### ASSIGNMENT
Nothing in the listing should be altered when it is copied, and no picture goes into the copy.

### DATA BELOW
--
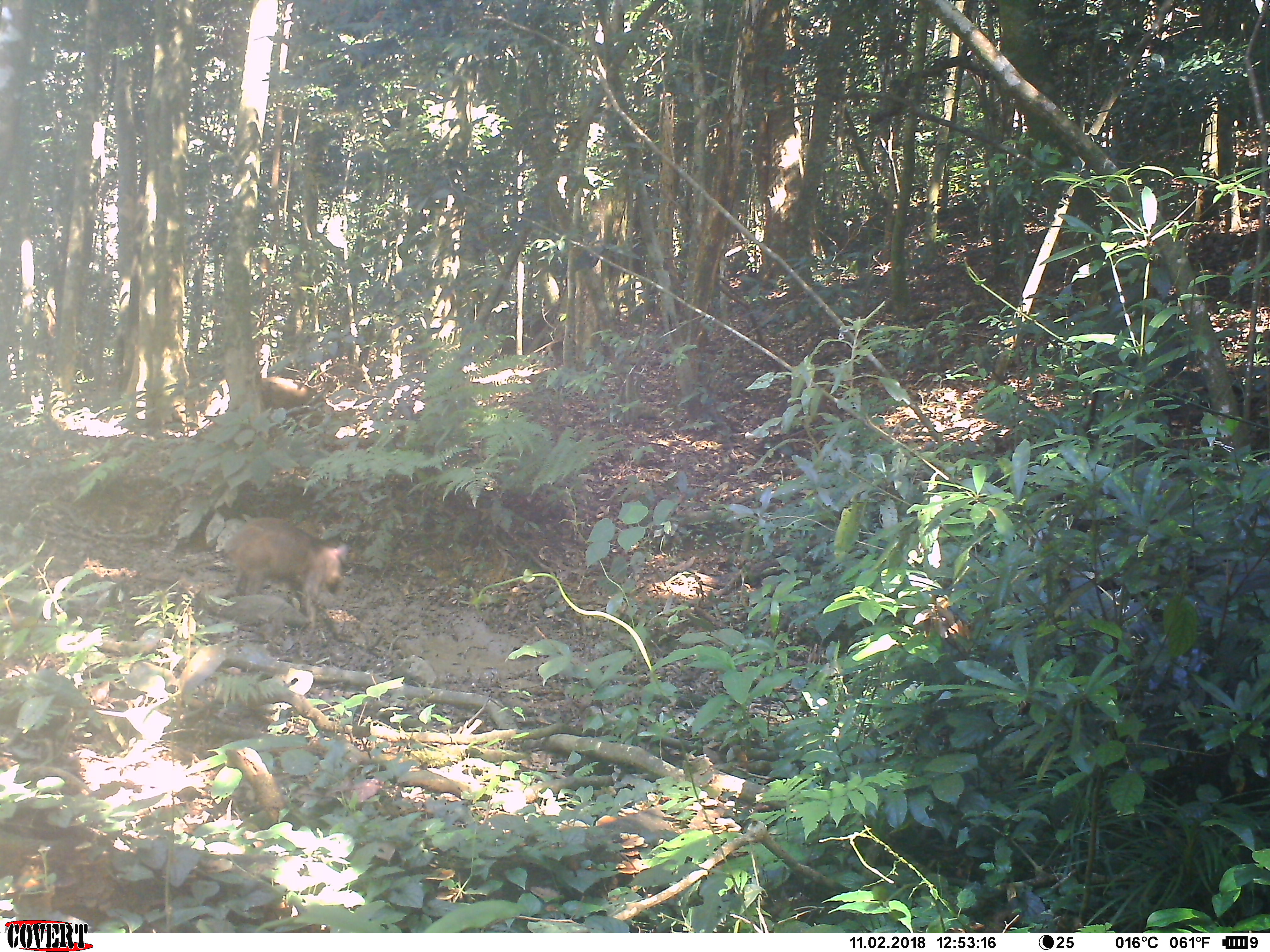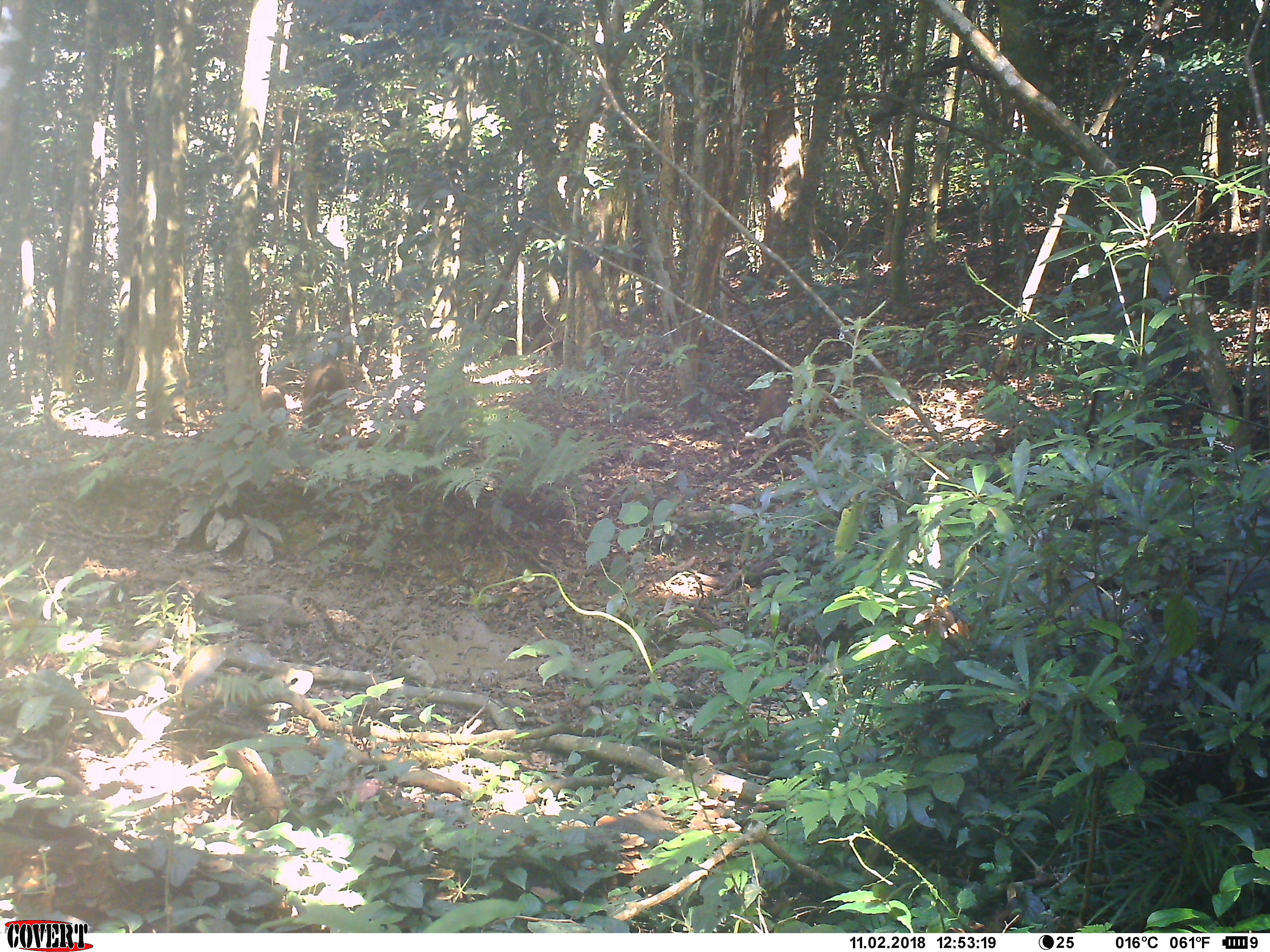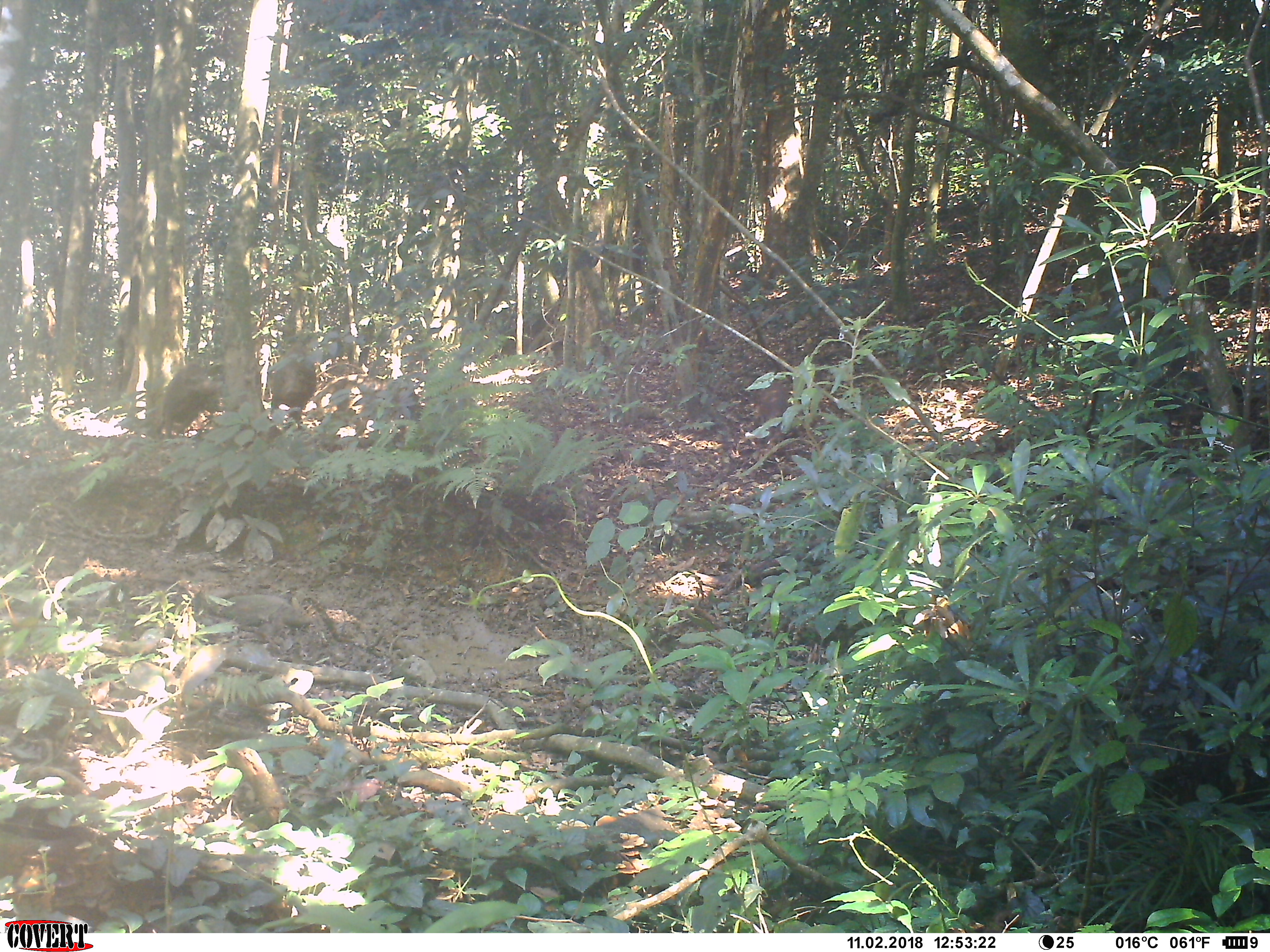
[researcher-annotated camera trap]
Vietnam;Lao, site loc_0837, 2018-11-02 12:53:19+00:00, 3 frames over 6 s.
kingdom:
--
### REPLY TO THE TASK
[researcher-annotated camera trap]
Vietnam;Lao, site loc_0837, 2018-11-02 12:53:19+00:00, 3 frames over 6 s.
kingdom:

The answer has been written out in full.